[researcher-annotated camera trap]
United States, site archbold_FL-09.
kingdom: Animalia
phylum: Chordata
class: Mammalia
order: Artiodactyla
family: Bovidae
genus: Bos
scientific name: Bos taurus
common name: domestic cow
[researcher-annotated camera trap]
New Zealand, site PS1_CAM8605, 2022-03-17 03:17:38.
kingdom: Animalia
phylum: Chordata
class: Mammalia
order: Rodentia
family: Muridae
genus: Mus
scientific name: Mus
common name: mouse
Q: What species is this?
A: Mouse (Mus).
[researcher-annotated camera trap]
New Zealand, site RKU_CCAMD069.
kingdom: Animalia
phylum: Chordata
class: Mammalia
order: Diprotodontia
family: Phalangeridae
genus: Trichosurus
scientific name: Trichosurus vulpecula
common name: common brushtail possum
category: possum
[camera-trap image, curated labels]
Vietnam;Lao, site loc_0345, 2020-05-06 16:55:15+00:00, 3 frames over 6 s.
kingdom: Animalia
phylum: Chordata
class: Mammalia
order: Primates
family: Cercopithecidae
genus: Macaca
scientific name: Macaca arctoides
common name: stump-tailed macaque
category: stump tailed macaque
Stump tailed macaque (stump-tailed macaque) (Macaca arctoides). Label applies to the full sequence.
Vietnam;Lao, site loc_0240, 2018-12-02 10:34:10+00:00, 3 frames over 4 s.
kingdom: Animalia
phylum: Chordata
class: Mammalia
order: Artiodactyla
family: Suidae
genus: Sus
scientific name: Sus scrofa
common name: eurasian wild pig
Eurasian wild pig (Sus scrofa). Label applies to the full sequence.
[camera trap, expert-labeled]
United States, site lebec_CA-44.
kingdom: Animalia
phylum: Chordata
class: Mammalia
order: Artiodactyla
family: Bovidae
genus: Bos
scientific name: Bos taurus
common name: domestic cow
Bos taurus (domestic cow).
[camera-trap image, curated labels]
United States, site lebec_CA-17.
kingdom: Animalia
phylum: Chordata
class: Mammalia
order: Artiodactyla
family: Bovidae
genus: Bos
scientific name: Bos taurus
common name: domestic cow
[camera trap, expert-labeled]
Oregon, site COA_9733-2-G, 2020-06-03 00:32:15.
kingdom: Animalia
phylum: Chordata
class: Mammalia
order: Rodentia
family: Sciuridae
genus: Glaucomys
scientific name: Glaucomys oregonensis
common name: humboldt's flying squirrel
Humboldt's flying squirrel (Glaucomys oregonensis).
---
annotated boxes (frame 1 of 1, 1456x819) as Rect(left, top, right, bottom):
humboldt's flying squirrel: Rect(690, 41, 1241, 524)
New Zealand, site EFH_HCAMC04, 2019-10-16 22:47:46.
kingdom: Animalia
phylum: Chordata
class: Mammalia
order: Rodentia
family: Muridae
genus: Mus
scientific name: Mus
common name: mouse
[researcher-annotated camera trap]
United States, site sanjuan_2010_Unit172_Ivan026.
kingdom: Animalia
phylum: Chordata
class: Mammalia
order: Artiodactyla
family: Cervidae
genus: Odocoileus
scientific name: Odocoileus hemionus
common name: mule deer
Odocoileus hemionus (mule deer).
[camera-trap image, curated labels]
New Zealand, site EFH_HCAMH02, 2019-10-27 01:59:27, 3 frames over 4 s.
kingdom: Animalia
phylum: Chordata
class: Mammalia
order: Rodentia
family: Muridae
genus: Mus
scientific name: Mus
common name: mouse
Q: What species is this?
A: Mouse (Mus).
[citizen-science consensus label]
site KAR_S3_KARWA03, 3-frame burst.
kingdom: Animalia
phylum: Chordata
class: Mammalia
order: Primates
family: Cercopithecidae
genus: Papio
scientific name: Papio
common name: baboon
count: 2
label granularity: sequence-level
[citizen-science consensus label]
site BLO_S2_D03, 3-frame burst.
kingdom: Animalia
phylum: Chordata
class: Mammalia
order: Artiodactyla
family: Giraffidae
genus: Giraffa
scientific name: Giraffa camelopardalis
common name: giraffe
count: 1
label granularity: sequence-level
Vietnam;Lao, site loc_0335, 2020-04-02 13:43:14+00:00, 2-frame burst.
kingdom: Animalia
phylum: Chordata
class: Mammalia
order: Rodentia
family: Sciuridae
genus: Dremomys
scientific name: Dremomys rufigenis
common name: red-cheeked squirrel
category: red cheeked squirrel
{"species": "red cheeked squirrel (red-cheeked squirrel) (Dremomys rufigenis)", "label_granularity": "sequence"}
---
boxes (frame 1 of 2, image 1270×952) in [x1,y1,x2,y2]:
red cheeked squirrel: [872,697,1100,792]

* * * * *

--- TASK ITEM ---
Every record is to be retyped exactly as given.

--- RESPONSE BELOW ---
[researcher-annotated camera trap]
United States, site archbold_FL-09.
kingdom: Animalia
phylum: Chordata
class: Mammalia
order: Artiodactyla
family: Bovidae
genus: Bos
scientific name: Bos taurus
common name: domestic cow
[researcher-annotated camera trap]
New Zealand, site PS1_CAM8605, 2022-03-17 03:17:38.
kingdom: Animalia
phylum: Chordata
class: Mammalia
order: Rodentia
family: Muridae
genus: Mus
scientific name: Mus
common name: mouse
Q: What species is this?
A: Mouse (Mus).
[researcher-annotated camera trap]
New Zealand, site RKU_CCAMD069.
kingdom: Animalia
phylum: Chordata
class: Mammalia
order: Diprotodontia
family: Phalangeridae
genus: Trichosurus
scientific name: Trichosurus vulpecula
common name: common brushtail possum
category: possum
[camera-trap image, curated labels]
Vietnam;Lao, site loc_0345, 2020-05-06 16:55:15+00:00, 3 frames over 6 s.
kingdom: Animalia
phylum: Chordata
class: Mammalia
order: Primates
family: Cercopithecidae
genus: Macaca
scientific name: Macaca arctoides
common name: stump-tailed macaque
category: stump tailed macaque
Stump tailed macaque (stump-tailed macaque) (Macaca arctoides). Label applies to the full sequence.
Vietnam;Lao, site loc_0240, 2018-12-02 10:34:10+00:00, 3 frames over 4 s.
kingdom: Animalia
phylum: Chordata
class: Mammalia
order: Artiodactyla
family: Suidae
genus: Sus
scientific name: Sus scrofa
common name: eurasian wild pig
Eurasian wild pig (Sus scrofa). Label applies to the full sequence.
[camera trap, expert-labeled]
United States, site lebec_CA-44.
kingdom: Animalia
phylum: Chordata
class: Mammalia
order: Artiodactyla
family: Bovidae
genus: Bos
scientific name: Bos taurus
common name: domestic cow
Bos taurus (domestic cow).
[camera-trap image, curated labels]
United States, site lebec_CA-17.
kingdom: Animalia
phylum: Chordata
class: Mammalia
order: Artiodactyla
family: Bovidae
genus: Bos
scientific name: Bos taurus
common name: domestic cow
[camera trap, expert-labeled]
Oregon, site COA_9733-2-G, 2020-06-03 00:32:15.
kingdom: Animalia
phylum: Chordata
class: Mammalia
order: Rodentia
family: Sciuridae
genus: Glaucomys
scientific name: Glaucomys oregonensis
common name: humboldt's flying squirrel
Humboldt's flying squirrel (Glaucomys oregonensis).
---
annotated boxes (frame 1 of 1, 1456x819) as Rect(left, top, right, bottom):
humboldt's flying squirrel: Rect(690, 41, 1241, 524)
New Zealand, site EFH_HCAMC04, 2019-10-16 22:47:46.
kingdom: Animalia
phylum: Chordata
class: Mammalia
order: Rodentia
family: Muridae
genus: Mus
scientific name: Mus
common name: mouse
[researcher-annotated camera trap]
United States, site sanjuan_2010_Unit172_Ivan026.
kingdom: Animalia
phylum: Chordata
class: Mammalia
order: Artiodactyla
family: Cervidae
genus: Odocoileus
scientific name: Odocoileus hemionus
common name: mule deer
Odocoileus hemionus (mule deer).
[camera-trap image, curated labels]
New Zealand, site EFH_HCAMH02, 2019-10-27 01:59:27, 3 frames over 4 s.
kingdom: Animalia
phylum: Chordata
class: Mammalia
order: Rodentia
family: Muridae
genus: Mus
scientific name: Mus
common name: mouse
Q: What species is this?
A: Mouse (Mus).
[citizen-science consensus label]
site KAR_S3_KARWA03, 3-frame burst.
kingdom: Animalia
phylum: Chordata
class: Mammalia
order: Primates
family: Cercopithecidae
genus: Papio
scientific name: Papio
common name: baboon
count: 2
label granularity: sequence-level
[citizen-science consensus label]
site BLO_S2_D03, 3-frame burst.
kingdom: Animalia
phylum: Chordata
class: Mammalia
order: Artiodactyla
family: Giraffidae
genus: Giraffa
scientific name: Giraffa camelopardalis
common name: giraffe
count: 1
label granularity: sequence-level
Vietnam;Lao, site loc_0335, 2020-04-02 13:43:14+00:00, 2-frame burst.
kingdom: Animalia
phylum: Chordata
class: Mammalia
order: Rodentia
family: Sciuridae
genus: Dremomys
scientific name: Dremomys rufigenis
common name: red-cheeked squirrel
category: red cheeked squirrel
{"species": "red cheeked squirrel (red-cheeked squirrel) (Dremomys rufigenis)", "label_granularity": "sequence"}
---
boxes (frame 1 of 2, image 1270×952) in [x1,y1,x2,y2]:
red cheeked squirrel: [872,697,1100,792]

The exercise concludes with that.